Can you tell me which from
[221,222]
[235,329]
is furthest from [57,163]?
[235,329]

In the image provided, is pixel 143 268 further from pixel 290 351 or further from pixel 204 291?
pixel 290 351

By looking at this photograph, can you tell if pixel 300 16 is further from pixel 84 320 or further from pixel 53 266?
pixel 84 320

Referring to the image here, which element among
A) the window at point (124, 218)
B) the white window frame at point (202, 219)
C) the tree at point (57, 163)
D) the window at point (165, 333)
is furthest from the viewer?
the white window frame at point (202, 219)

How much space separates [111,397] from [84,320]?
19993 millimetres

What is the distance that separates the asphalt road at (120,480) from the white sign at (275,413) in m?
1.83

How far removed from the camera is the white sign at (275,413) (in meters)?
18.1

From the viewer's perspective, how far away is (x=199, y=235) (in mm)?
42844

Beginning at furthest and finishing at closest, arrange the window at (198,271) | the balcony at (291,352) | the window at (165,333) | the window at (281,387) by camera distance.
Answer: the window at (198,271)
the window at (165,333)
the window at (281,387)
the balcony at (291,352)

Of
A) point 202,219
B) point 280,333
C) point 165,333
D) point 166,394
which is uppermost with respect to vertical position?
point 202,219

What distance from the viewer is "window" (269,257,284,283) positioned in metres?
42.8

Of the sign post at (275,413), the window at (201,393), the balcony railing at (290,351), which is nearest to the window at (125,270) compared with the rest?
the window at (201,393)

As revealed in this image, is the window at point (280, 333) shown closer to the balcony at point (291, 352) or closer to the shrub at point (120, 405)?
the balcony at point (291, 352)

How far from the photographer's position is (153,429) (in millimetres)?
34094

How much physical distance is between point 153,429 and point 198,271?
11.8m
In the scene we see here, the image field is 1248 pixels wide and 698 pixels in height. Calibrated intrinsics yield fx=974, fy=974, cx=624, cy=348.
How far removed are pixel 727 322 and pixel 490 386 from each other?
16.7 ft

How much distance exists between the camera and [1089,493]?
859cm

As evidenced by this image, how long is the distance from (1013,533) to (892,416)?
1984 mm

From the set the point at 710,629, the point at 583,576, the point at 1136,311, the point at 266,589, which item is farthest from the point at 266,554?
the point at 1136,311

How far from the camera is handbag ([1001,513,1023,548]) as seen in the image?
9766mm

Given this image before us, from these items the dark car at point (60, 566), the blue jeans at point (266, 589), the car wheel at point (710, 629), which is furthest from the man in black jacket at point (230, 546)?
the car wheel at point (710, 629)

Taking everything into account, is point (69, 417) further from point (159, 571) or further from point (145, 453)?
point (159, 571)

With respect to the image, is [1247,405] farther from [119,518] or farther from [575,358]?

····················

GIVEN REQUEST> Reproduce, word for word, everything from the line containing "Given this image" down to the end of the rows.

SOLUTION TO THE PROBLEM>
Given this image before us, from these items the dark car at point (60, 566), the blue jeans at point (266, 589), the car wheel at point (710, 629), which is furthest from the man in black jacket at point (230, 546)?
the car wheel at point (710, 629)

Taking everything into account, is point (69, 417) further from point (159, 571) or further from point (145, 453)?
point (159, 571)

With respect to the image, is [1247,405] farther from [119,518] or farther from [575,358]?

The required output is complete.